## WHAT YOU HAVE TO DO
Working through the lines below, return each one that holds "burst".

··· DATA PROVIDED

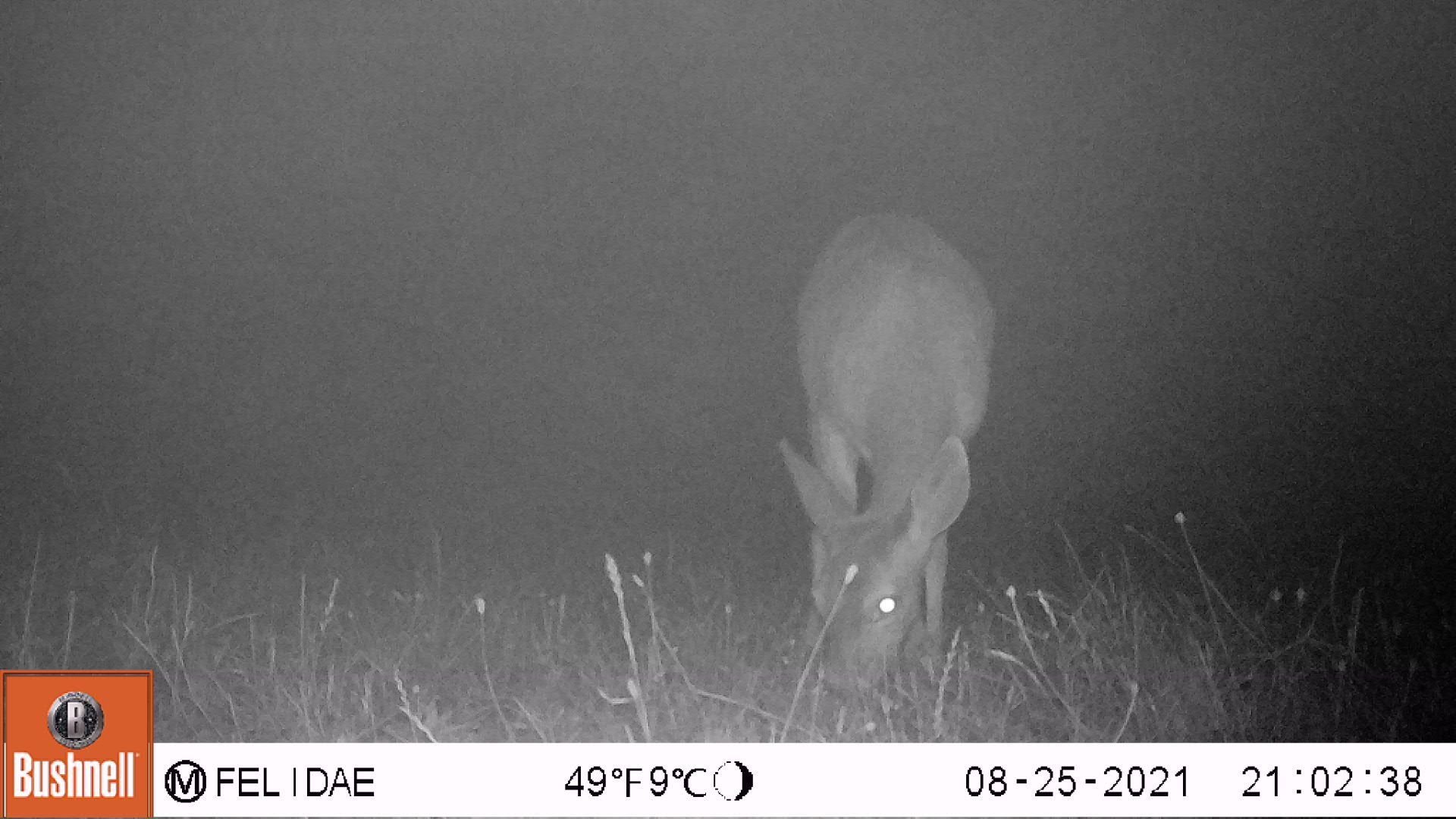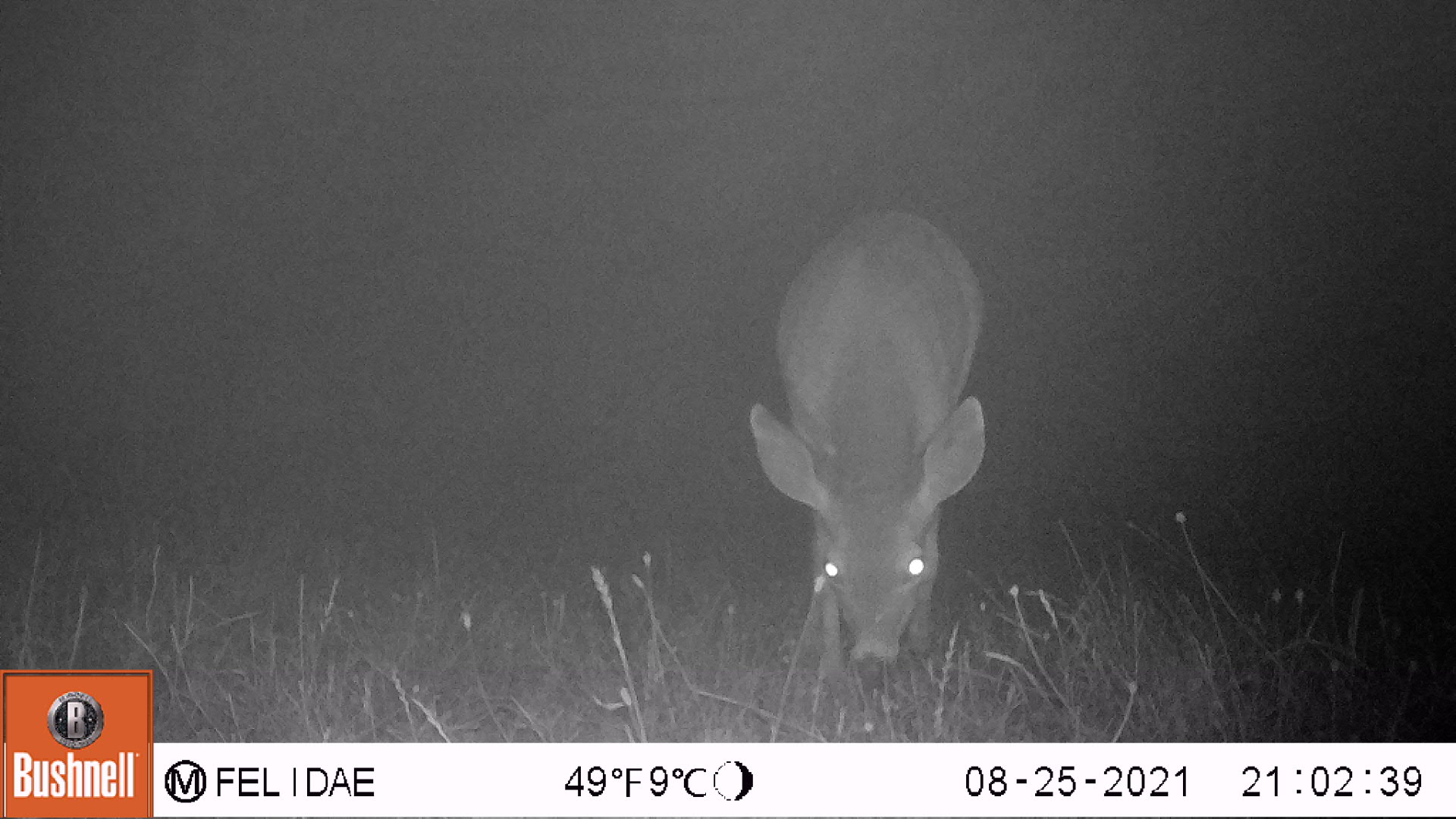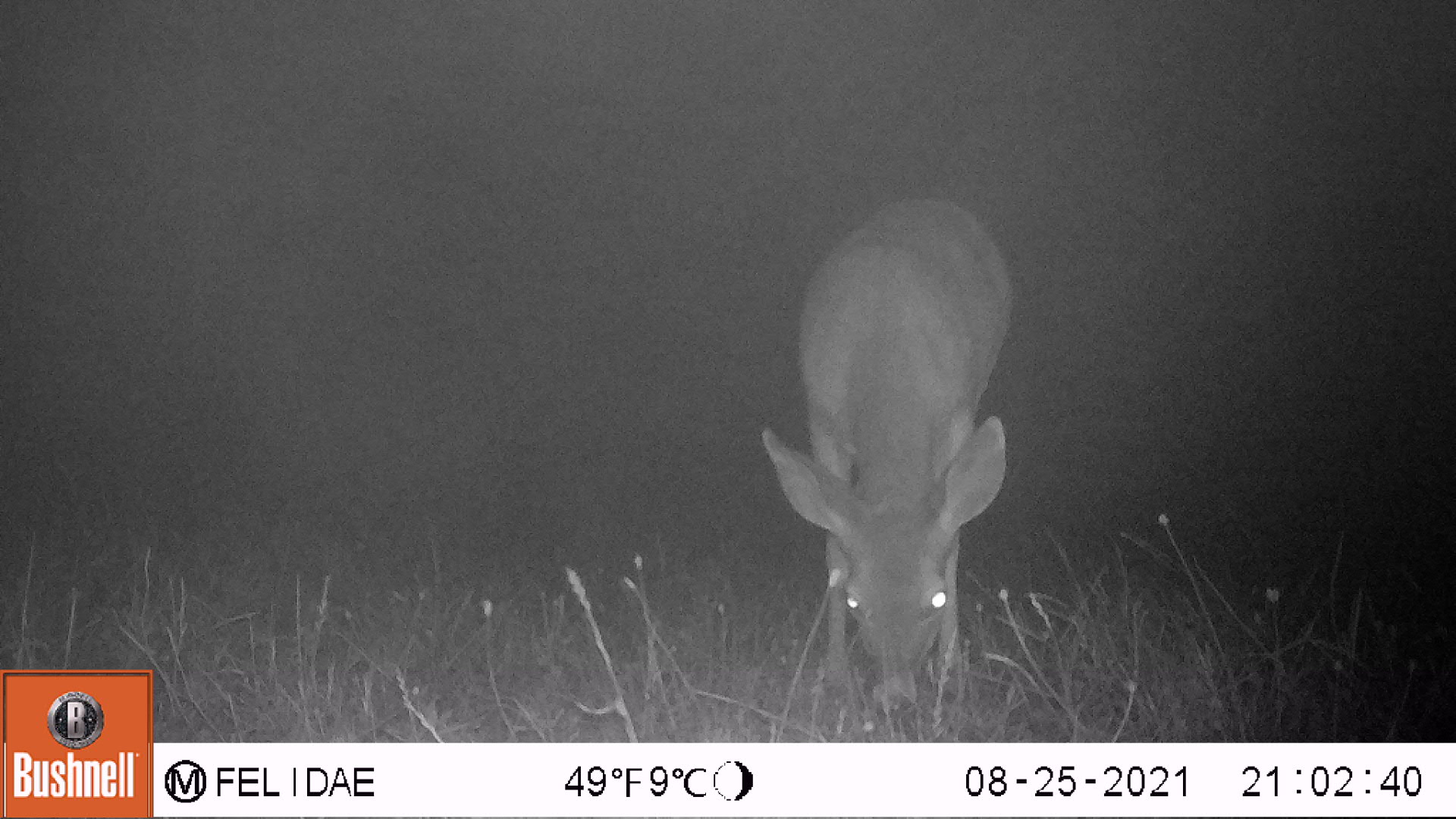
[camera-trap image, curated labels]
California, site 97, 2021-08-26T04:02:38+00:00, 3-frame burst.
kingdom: Animalia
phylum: Chordata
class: Mammalia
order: Artiodactyla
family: Cervidae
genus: Odocoileus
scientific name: Odocoileus hemionus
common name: mule deer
Mule deer (Odocoileus hemionus).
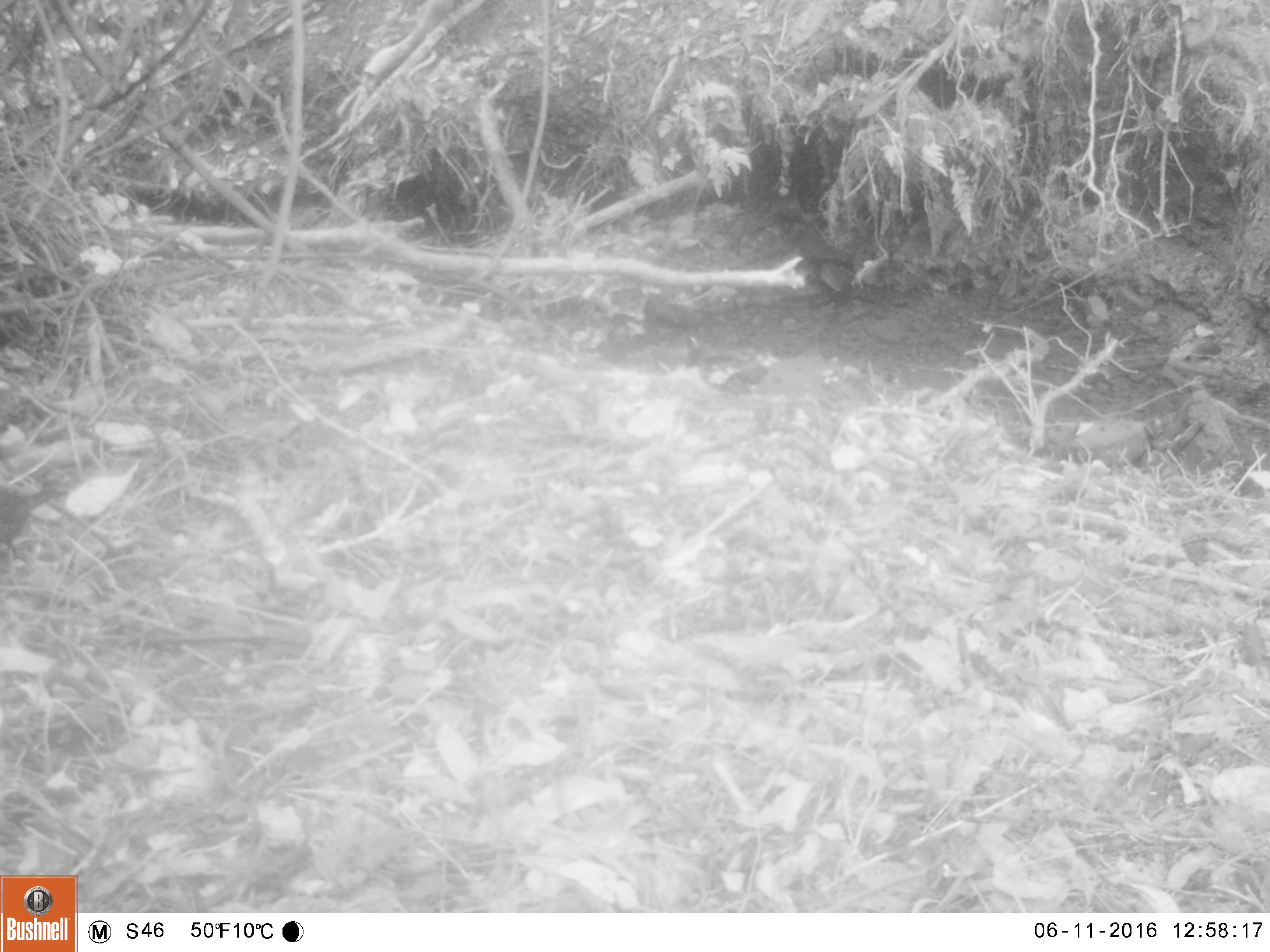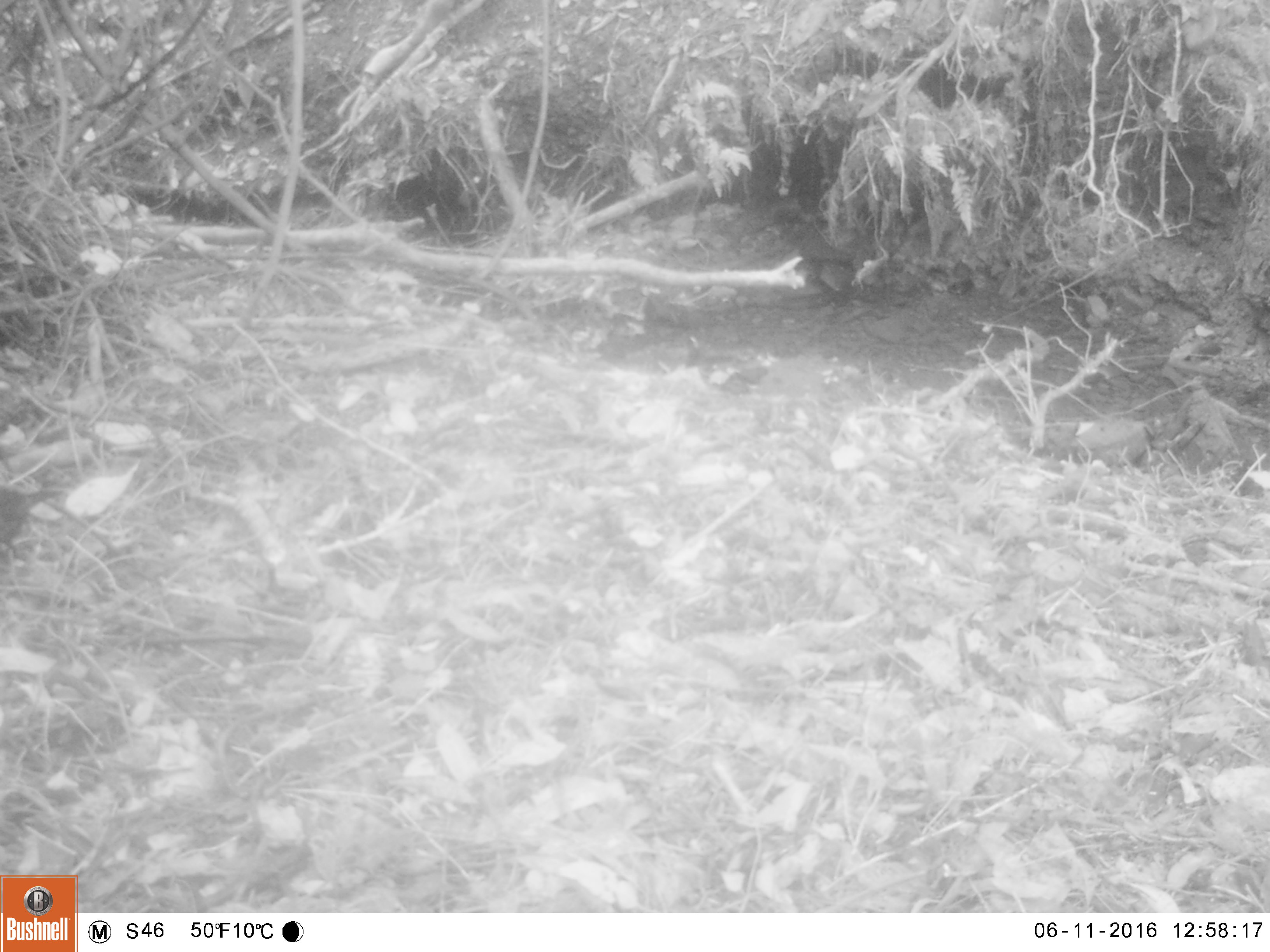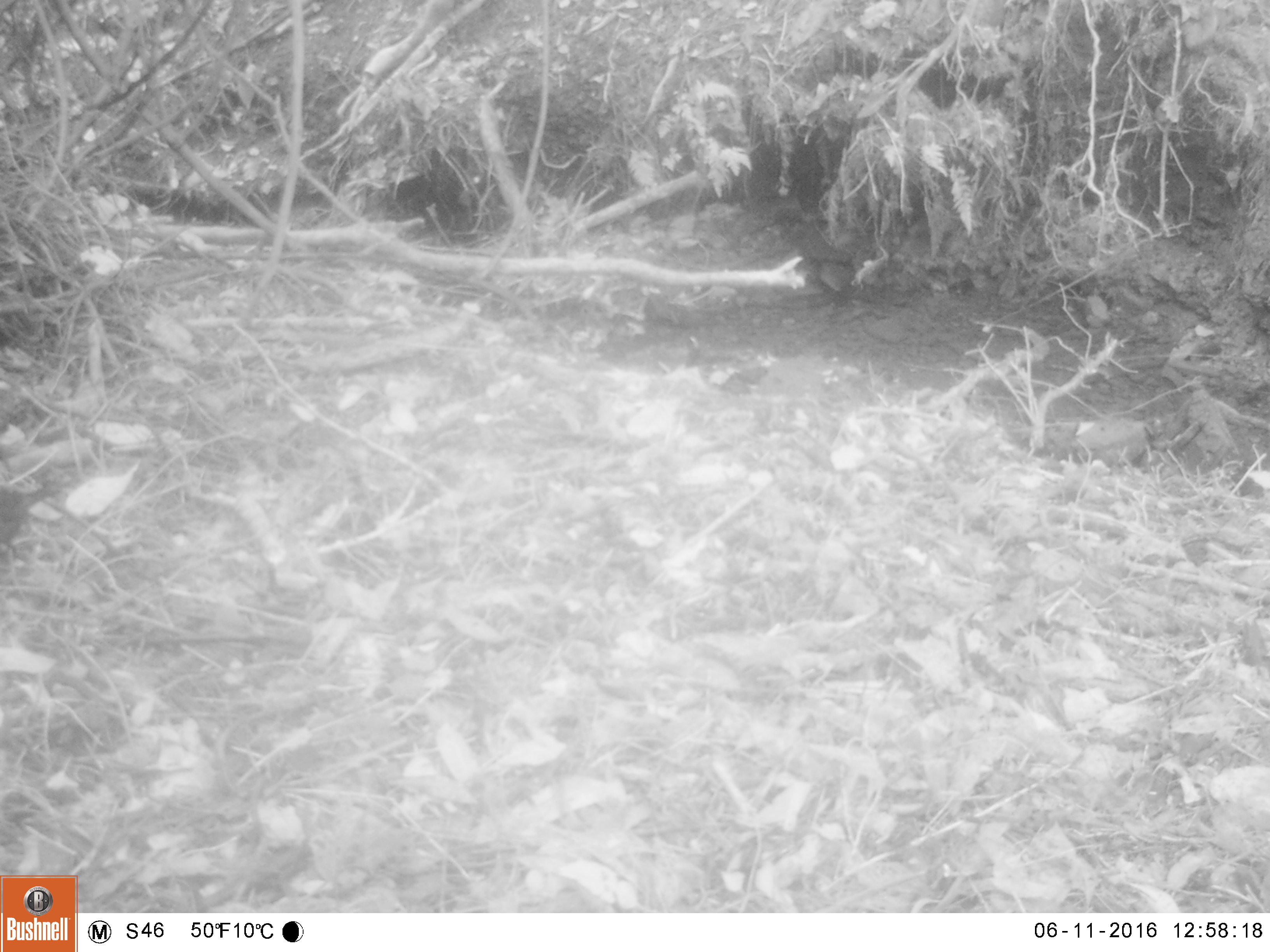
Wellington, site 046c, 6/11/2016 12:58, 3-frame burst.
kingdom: Animalia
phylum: Chordata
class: Aves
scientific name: Aves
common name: bird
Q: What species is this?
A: Bird (Aves).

······

## TASK RESULT
California, site 97, 2021-08-26T04:02:38+00:00, 3-frame burst.
Wellington, site 046c, 6/11/2016 12:58, 3-frame burst.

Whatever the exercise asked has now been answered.